§ EXERCISE AIM
Will you transcribe the entries that follow, exactly and in full?

§ DATA PROVIDED
-------
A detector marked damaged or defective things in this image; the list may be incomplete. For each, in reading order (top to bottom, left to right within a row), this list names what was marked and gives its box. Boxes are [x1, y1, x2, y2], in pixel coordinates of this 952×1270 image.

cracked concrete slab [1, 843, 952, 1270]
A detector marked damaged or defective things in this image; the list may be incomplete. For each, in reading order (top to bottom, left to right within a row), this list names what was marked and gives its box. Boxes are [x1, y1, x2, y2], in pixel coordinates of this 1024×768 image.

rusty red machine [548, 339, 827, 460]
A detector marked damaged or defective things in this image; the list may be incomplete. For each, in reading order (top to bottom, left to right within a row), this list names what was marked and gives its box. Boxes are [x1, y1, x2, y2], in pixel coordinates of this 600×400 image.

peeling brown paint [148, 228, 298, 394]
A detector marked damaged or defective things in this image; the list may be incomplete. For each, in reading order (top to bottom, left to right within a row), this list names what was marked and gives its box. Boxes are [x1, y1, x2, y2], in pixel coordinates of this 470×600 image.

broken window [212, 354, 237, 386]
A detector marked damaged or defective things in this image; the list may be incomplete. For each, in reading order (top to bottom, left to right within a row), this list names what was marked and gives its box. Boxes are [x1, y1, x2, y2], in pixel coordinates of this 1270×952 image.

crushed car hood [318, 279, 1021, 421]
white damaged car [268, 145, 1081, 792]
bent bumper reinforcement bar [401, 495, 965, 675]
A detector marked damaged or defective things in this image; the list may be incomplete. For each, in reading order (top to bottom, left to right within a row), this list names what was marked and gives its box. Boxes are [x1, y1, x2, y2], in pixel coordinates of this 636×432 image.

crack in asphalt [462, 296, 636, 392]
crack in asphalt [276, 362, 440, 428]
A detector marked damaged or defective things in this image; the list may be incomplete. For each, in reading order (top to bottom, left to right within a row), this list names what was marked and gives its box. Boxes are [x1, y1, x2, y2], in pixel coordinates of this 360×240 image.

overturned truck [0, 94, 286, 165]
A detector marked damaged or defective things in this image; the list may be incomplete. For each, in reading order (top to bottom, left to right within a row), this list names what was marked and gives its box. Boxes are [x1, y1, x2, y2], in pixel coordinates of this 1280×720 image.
-------
§ TASK ANSWER
A detector marked damaged or defective things in this image; the list may be incomplete. For each, in reading order (top to bottom, left to right within a row), this list names what was marked and gives its box. Boxes are [x1, y1, x2, y2], in pixel coordinates of this 952×1270 image.

cracked concrete slab [1, 843, 952, 1270]
A detector marked damaged or defective things in this image; the list may be incomplete. For each, in reading order (top to bottom, left to right within a row), this list names what was marked and gives its box. Boxes are [x1, y1, x2, y2], in pixel coordinates of this 1024×768 image.

rusty red machine [548, 339, 827, 460]
A detector marked damaged or defective things in this image; the list may be incomplete. For each, in reading order (top to bottom, left to right within a row), this list names what was marked and gives its box. Boxes are [x1, y1, x2, y2], in pixel coordinates of this 600×400 image.

peeling brown paint [148, 228, 298, 394]
A detector marked damaged or defective things in this image; the list may be incomplete. For each, in reading order (top to bottom, left to right within a row), this list names what was marked and gives its box. Boxes are [x1, y1, x2, y2], in pixel coordinates of this 470×600 image.

broken window [212, 354, 237, 386]
A detector marked damaged or defective things in this image; the list may be incomplete. For each, in reading order (top to bottom, left to right within a row), this list names what was marked and gives its box. Boxes are [x1, y1, x2, y2], in pixel coordinates of this 1270×952 image.

crushed car hood [318, 279, 1021, 421]
white damaged car [268, 145, 1081, 792]
bent bumper reinforcement bar [401, 495, 965, 675]
A detector marked damaged or defective things in this image; the list may be incomplete. For each, in reading order (top to bottom, left to right within a row), this list names what was marked and gives its box. Boxes are [x1, y1, x2, y2], in pixel coordinates of this 636×432 image.

crack in asphalt [462, 296, 636, 392]
crack in asphalt [276, 362, 440, 428]
A detector marked damaged or defective things in this image; the list may be incomplete. For each, in reading order (top to bottom, left to right within a row), this list names what was marked and gives its box. Boxes are [x1, y1, x2, y2], in pixel coordinates of this 360×240 image.

overturned truck [0, 94, 286, 165]
A detector marked damaged or defective things in this image; the list may be incomplete. For each, in reading order (top to bottom, left to right within a row), this list names what was marked and gives its box. Boxes are [x1, y1, x2, y2], in pixel coordinates of this 1280×720 image.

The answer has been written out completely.